Adding attributes for easier debugging
Custom attributes let you attach business logic context to spans — incredibly useful when you need to find the trace for a specific user or order:
with tracer.start_as_current_span("query-database") as span:
span.set_attribute("db.query", sql_query)
span.set_attribute("db.rows_returned", len(results))
span.set_attribute("user.id", user_id)
# if an error occurs:
span.record_exception(exception)
span.set_status(trace.Status(trace.StatusCode.ERROR))
Filtering traces by condition
Jaeger supports finding traces by tag. For example, find all requests from user 12345, or filter for traces with errors:
# In the Jaeger UI, under Tags:
user.id=12345
# Or find traces with errors:
error=true
Lessons Learned from Production
The first time I set everything up, I enabled 100% trace sampling — meaning every single request was traced. It worked great during testing. In production at ~500 req/s, the Jaeger UI started lagging and the Collector began dropping spans. Limit your sampling rate from the start:
from opentelemetry.sdk.trace.sampling import TraceIdRatioBased
# Only trace 10% of requests
sampler = TraceIdRatioBased(0.1)
provider = TracerProvider(resource=resource, sampler=sampler)

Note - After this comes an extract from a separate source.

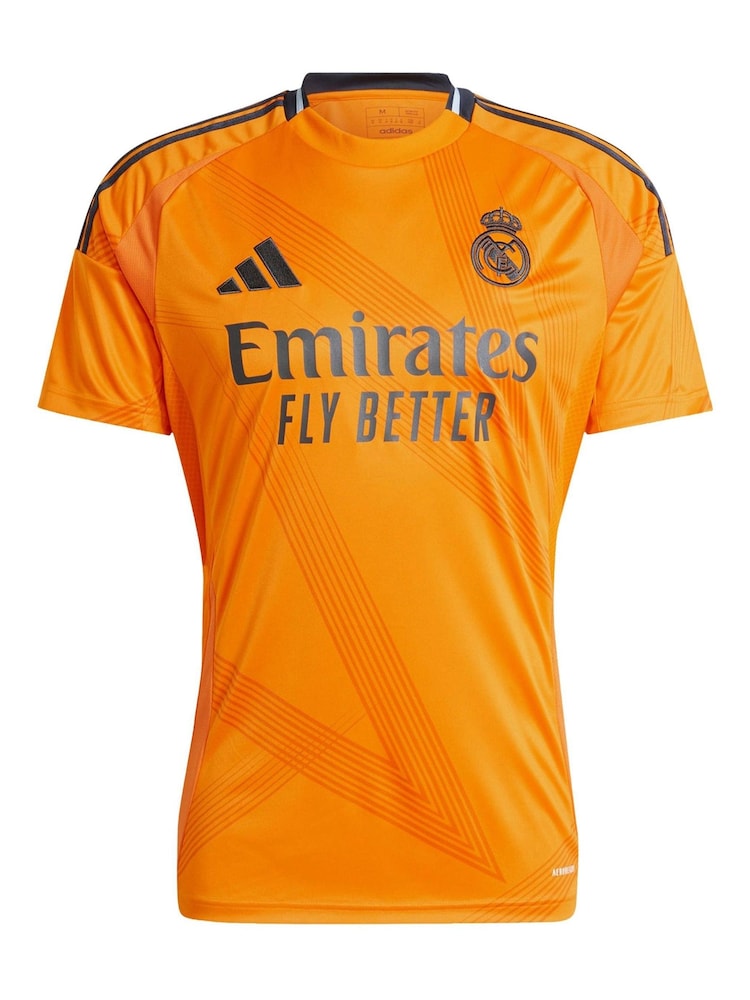 adidas Orange Real Madrid Away Shirt 2024-25 Bellingham 5 - Image 2 of 3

Alerting was a similar story. I once set up alerts for every span slower than 500ms — the result was dozens of Telegram alerts per hour, to the point where I muted notifications entirely. It took several rounds of tuning to land on thresholds that actually meant something. A better approach: alert on the end-to-end latency of the entire trace, not individual spans. A span that takes 600ms isn’t necessarily a problem if the total request still comes in under 1 second.
One small thing that saves a lot of time: name your spans using a verb-noun pattern, like fetch-user-profile, insert-order-db, send-notification-email. When a trace has 50 spans, clear names make the waterfall chart much faster to scan than vague names like process or handler.

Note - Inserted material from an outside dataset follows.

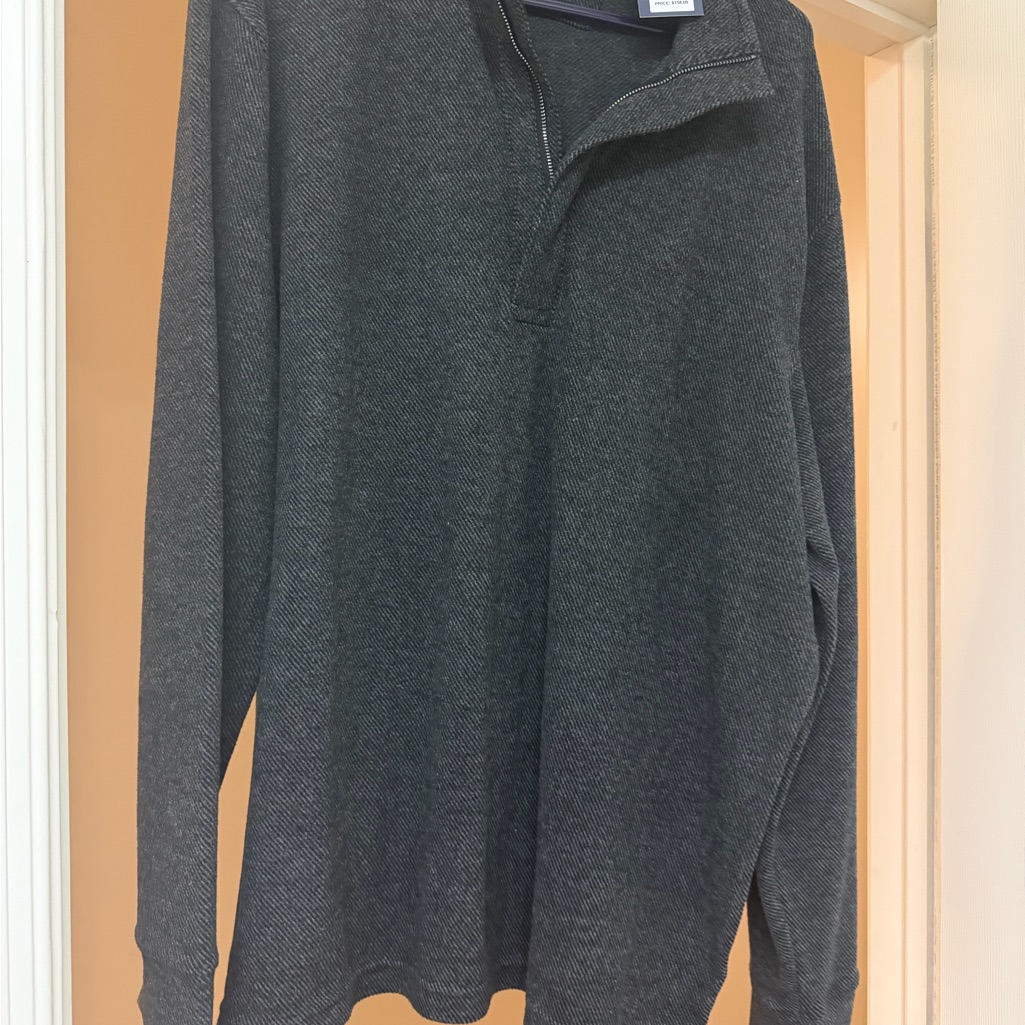 Vineyard Vines Men's Charcoal Zip-Up Sweater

Integrating with Prometheus (Optional)
The OTel Collector can also export metrics to Prometheus — a single pipeline for both traces and metrics:
# Add to otel-collector-config.yaml
exporters:
prometheus:
endpoint: "0.0.0.0:8889"
service:
pipelines:
metrics:
receivers: [otlp]
processors: [batch]
exporters: [prometheus]
My incident workflow now looks like this: spot a latency spike in Grafana → note the timestamp → jump to Jaeger and filter traces for that time window → find traces with unusual duration → drill down into individual spans. From alert to root cause typically takes under 5 minutes, compared to the 3 hours of log grepping I used to do.